"The Bad and the Beautiful"
Have you ever noticed that movies about making movies are usually outstanding?
Yes, it's true that it is self-indulgent for millionaire movie stars, directors, screenwriters and other filmmakers to spend their time pointing the camera at themselves, so to speak. And they've done it a lot -- almost since the birth of cinema, movies about movies have been commonplace, like Buster Keaton's "Sherlock Jr.," in which a projectionist gets stuck in the movies he's showing.
I'd knock them for their narcissism, except for one thing: These flicks are usually just so darn good.
"Singin' In the Rain." "The Player." "Get Shorty." "Wag the Dog." "Adaptation." "Swimming with Sharks." "The Aviator." "Barton Fink." "Shadow of the Vampire." "Cinema Paradiso." "8-1/2." "Sunset Boulevard." Those are just a few of the great movies made about the craft or business of motion pictures.
I'd long heard that "The Bad and the Beautiful" was a worthy addition to that list, and after catching it recently I'm happy to report it's true.
This 1952 film stars Kirk Douglas as Johnathan Shields, an all-powerful movie mogul who manages to estrange nearly every person who's ever worked with him. Lana Turner, who plays a lush actress Shields turns into a superstar, actually got top billing over Douglas since Turner was at the height of her fame, and he was still relatively early in his film career, despite being 36 years old at the time.
The story plays in flashback as Shields' right-hand man has assembled the greatest actress, director and writer he ever worked with, and begs them to give him one more shot. He's exiled in Paris and hasn't made a picture in two years, mainly because he's alienated half of Hollywood, and gets them together in a room so he can (via telephone) make his one last pitch.

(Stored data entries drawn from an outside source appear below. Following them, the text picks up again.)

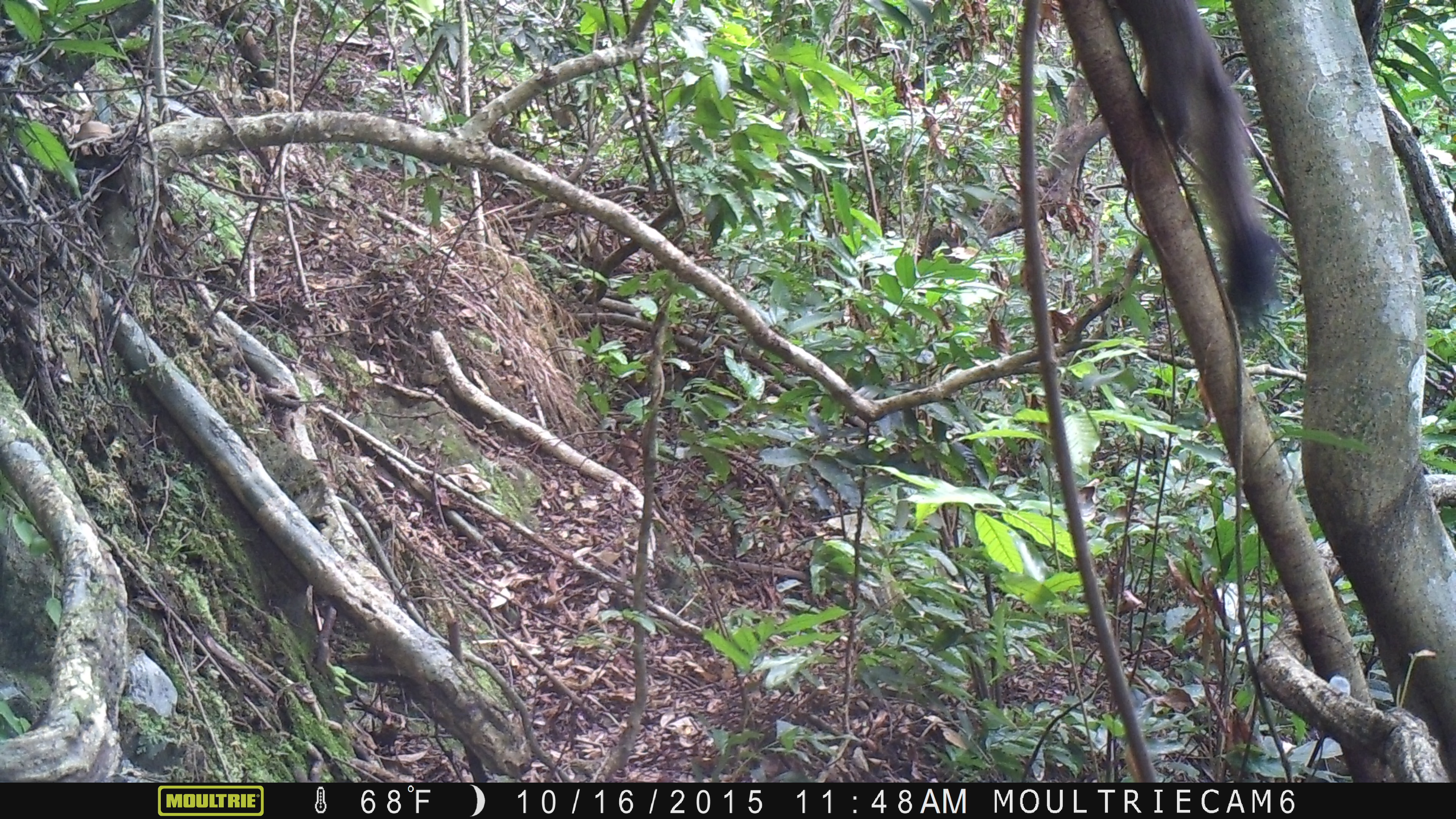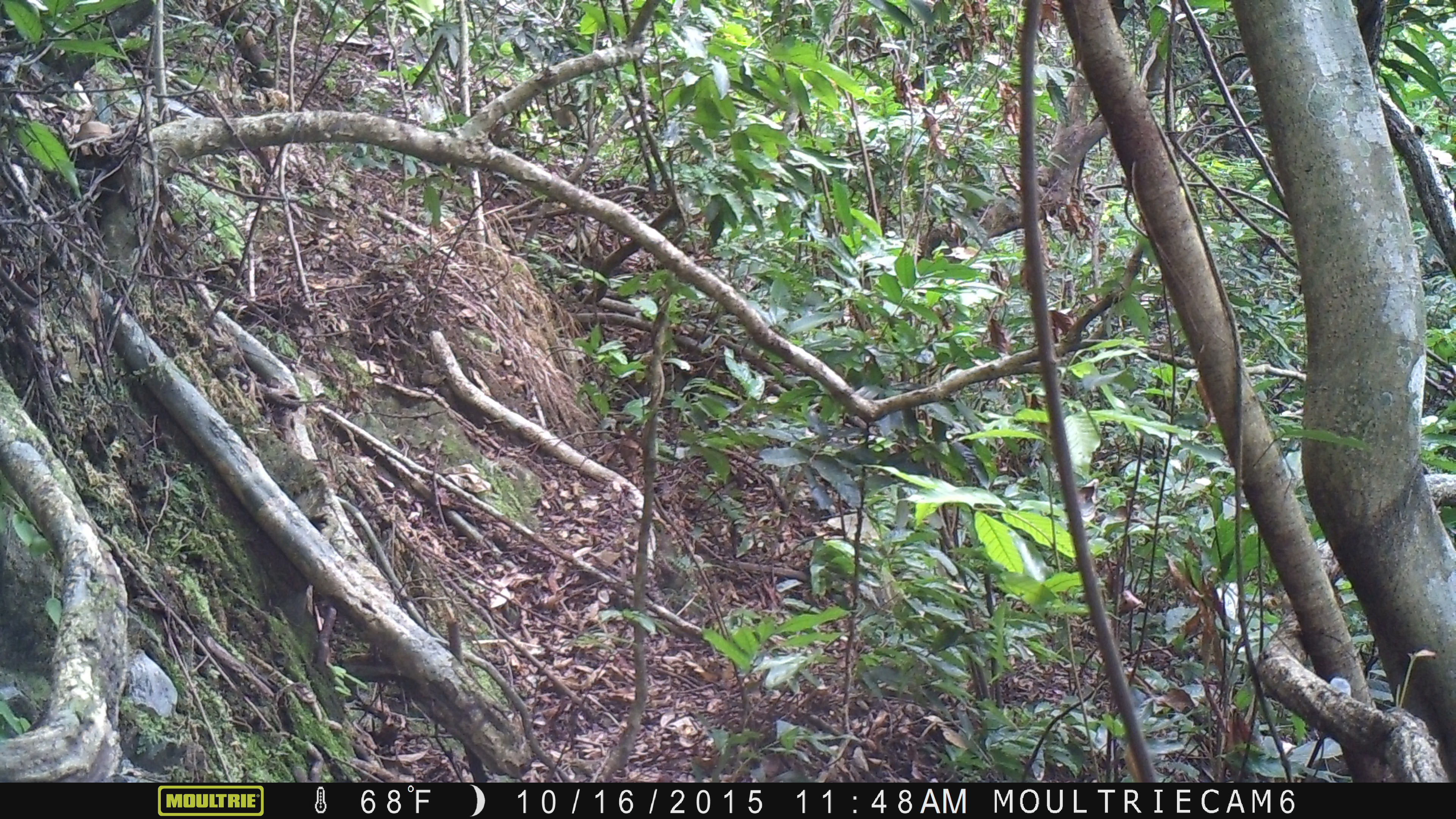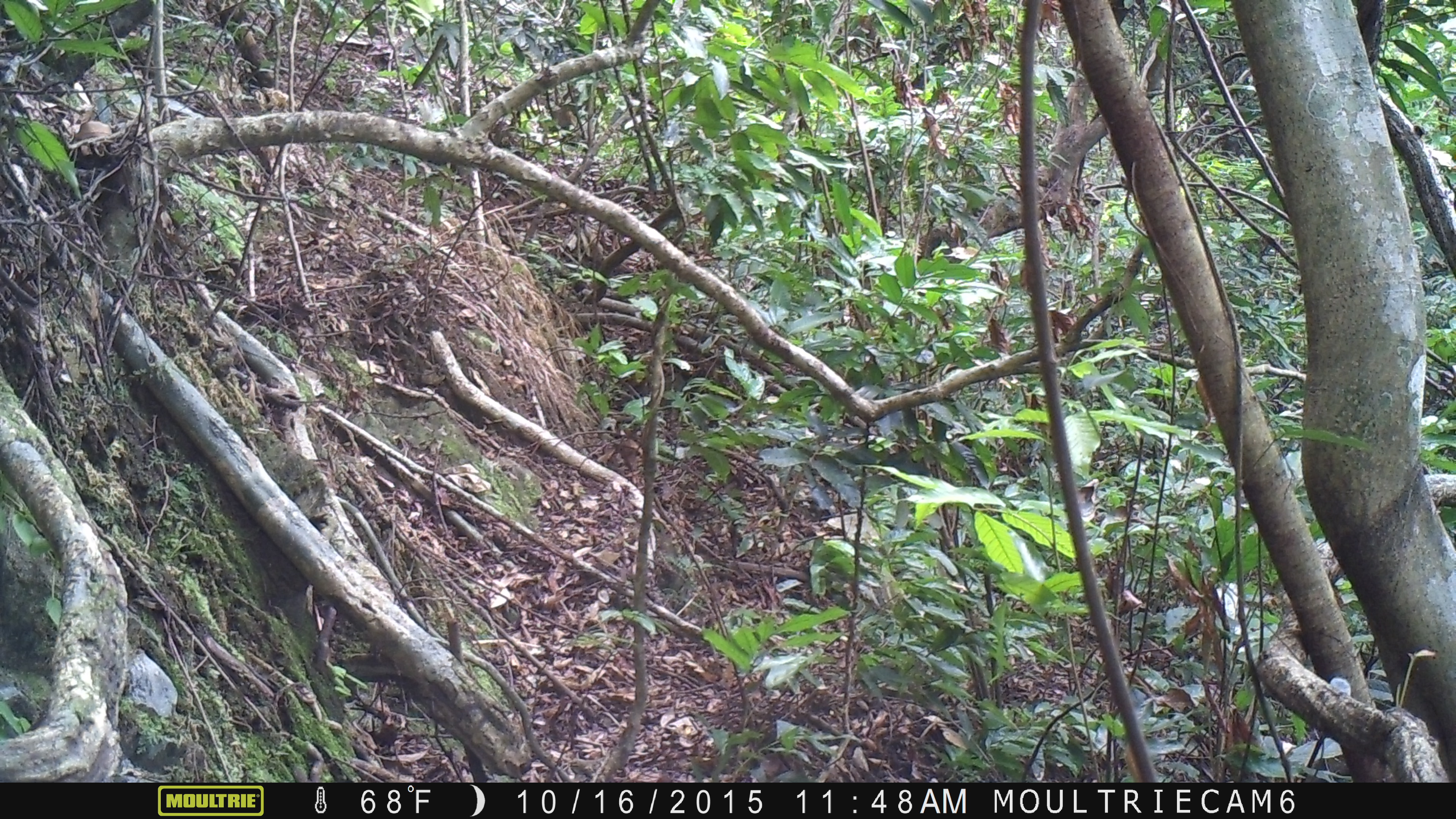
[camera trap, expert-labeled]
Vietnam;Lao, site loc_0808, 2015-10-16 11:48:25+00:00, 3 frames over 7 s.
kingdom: Animalia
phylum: Chordata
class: Mammalia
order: Rodentia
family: Sciuridae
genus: Sciurus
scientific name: Sciurus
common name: squirrel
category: unidentified squirrel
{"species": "unidentified squirrel (squirrel) (Sciurus)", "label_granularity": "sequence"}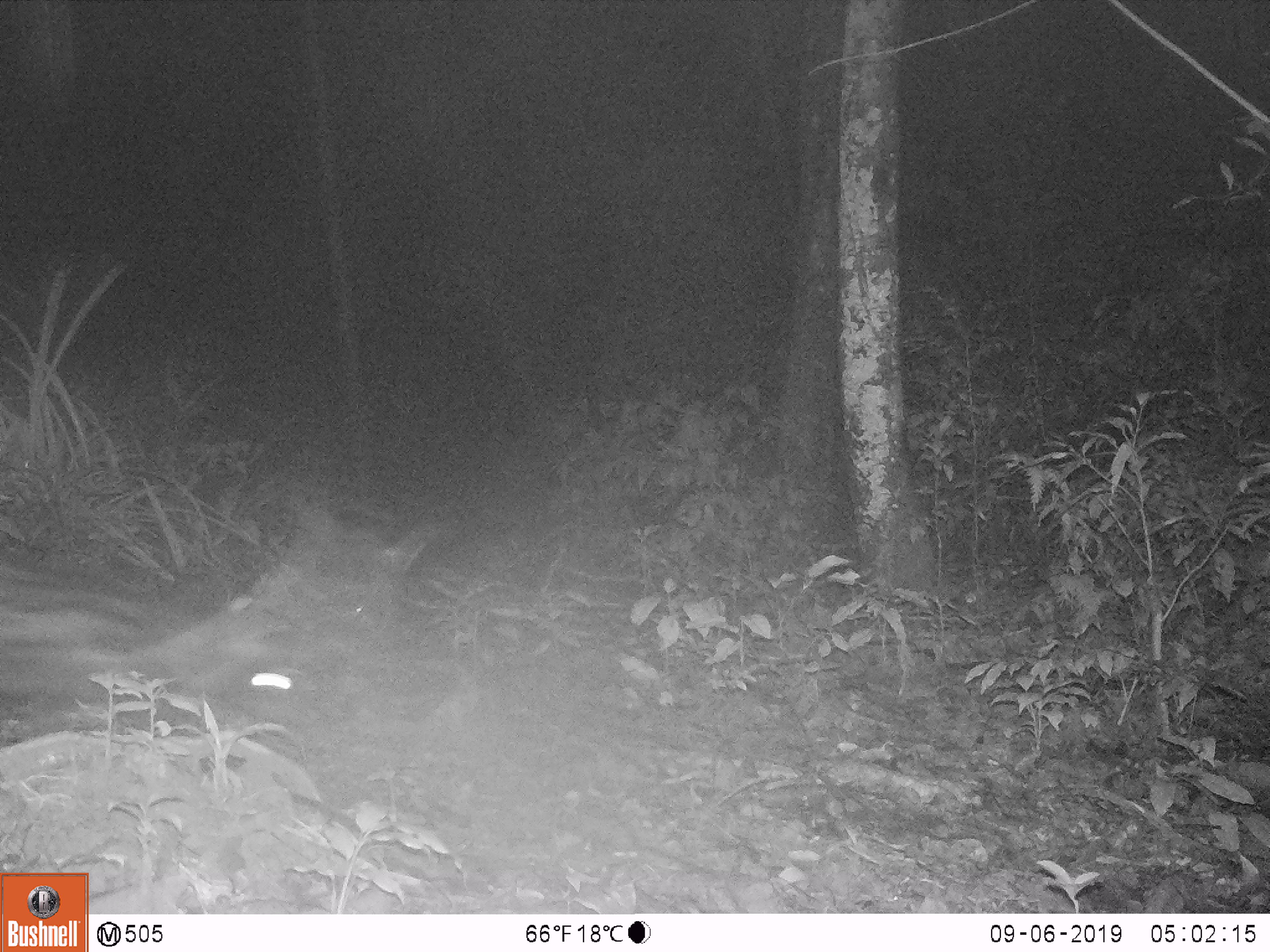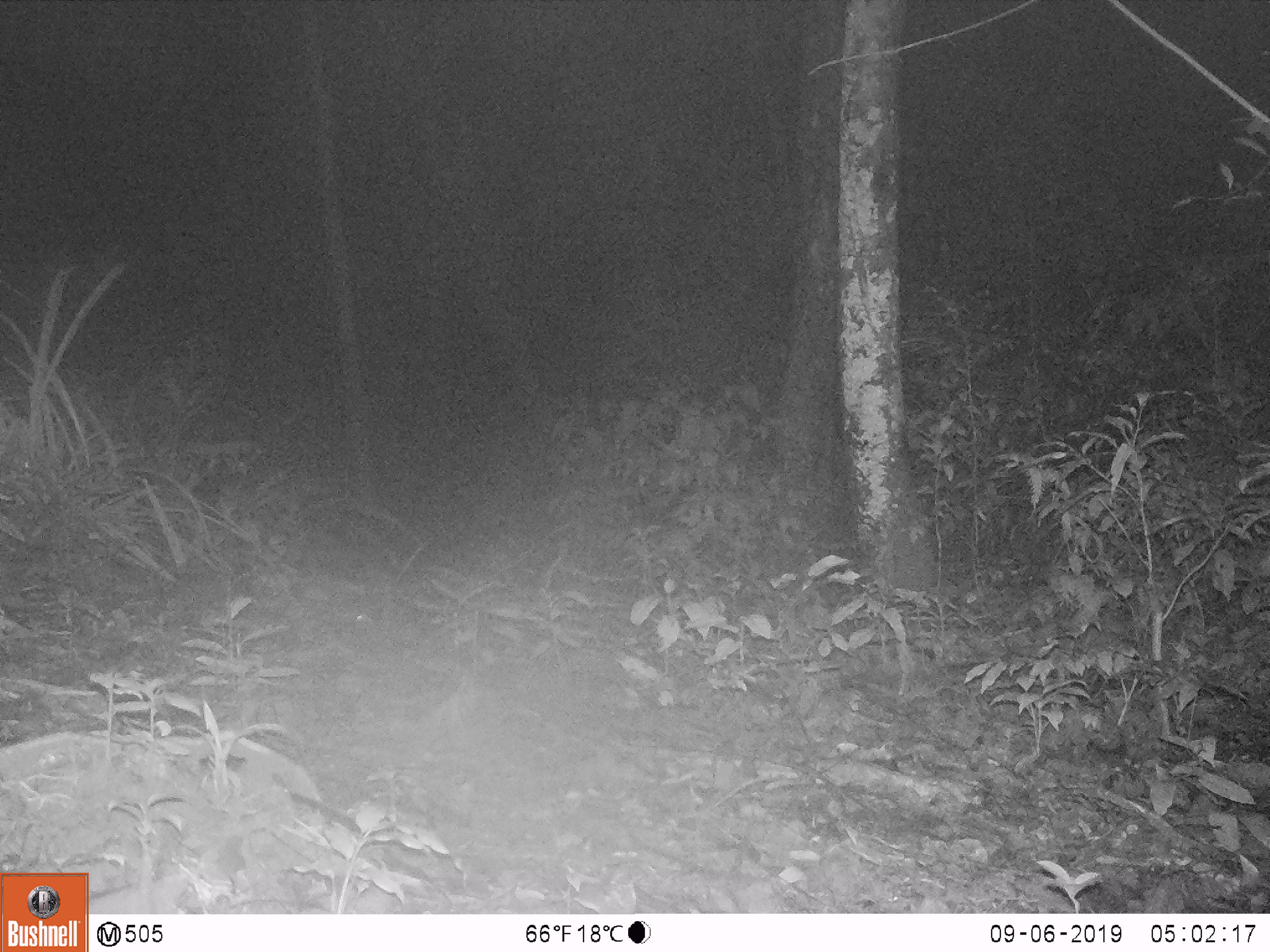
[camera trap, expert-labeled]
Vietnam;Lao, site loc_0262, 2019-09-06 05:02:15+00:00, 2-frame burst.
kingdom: Animalia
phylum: Chordata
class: Mammalia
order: Carnivora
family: Viverridae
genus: Paradoxurus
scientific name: Paradoxurus hermaphroditus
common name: common palm civet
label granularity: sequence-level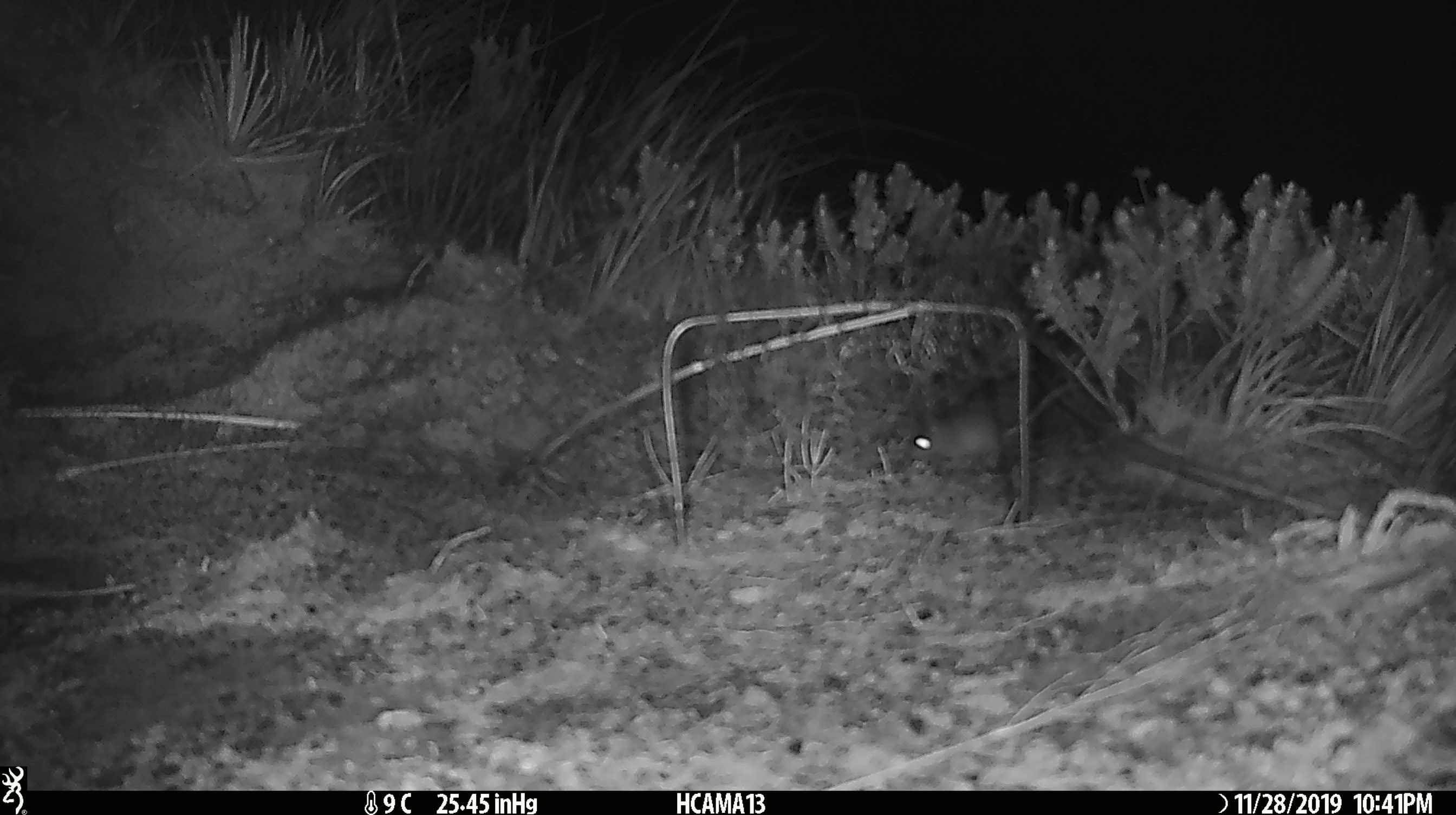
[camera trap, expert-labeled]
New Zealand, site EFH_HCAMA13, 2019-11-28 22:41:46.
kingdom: Animalia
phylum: Chordata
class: Mammalia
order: Rodentia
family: Muridae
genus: Mus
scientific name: Mus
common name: mouse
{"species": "mouse (Mus)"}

The stories tells how Shields done each of them wrong. There's his early film career with a film director. They spend their days making third-rate B pictures on a shoestring budget. When the director convinces Shields to take a shot at a real movie that's he's written the screenplay for, he double-crosses him and goes with another director after the studio chief greenlights the project. It launches his career, but ends their friendship.
He and the Lana Turner character are lovers, of course, although it's something of a teacher/pupil relationship at first that slowly blossoms into love. She's the daughter of a great film actor, now deceased, and believes all she's inherited from him is his love of the bottle. Shields convinces her otherwise, casts her in a huge make-or-break starring role, and then treats her like garbage just when her star is born.
I found the third sequence the least compelling of the three, as Shields befriends a professor who's written a popular novel and convinces him to move to Hollywood and become a screenwriter. Perhaps it's just the character, played by Dick Powell, who's very cut off from others and too unwilling to give of himself. I guess the movie did too good a job of making him seem like an actual writer.
"The Bad and the Beautiful" was directed by Vincente Minnelli, a top Hollywood genre director whose other credits include "Gigli," "Lust for Life" (also with Douglas), "Father of the Bride" and "An American in Paris." He shows his usual deft hand, turning up the melodrama and sexual energy as the situation allows.
A couple of random observations: I noticed how the Shields character often took off his shoes in an office setting -- something pretty unorthodox at the time. I wonder if it's supposed to show his contempt for the people he works with, or just that he's a man who doesn't abide by societal rules.
I also saw that the Latin Lover actor character, Goucho, was played by Gilbert Roland. His final film role was as the revengeful Don in "Barbarosa," the excellent 1982 Western starring Willie Nelson. Yes, Willie Nelson. Go rent it if you haven't seen it; it's wonderful.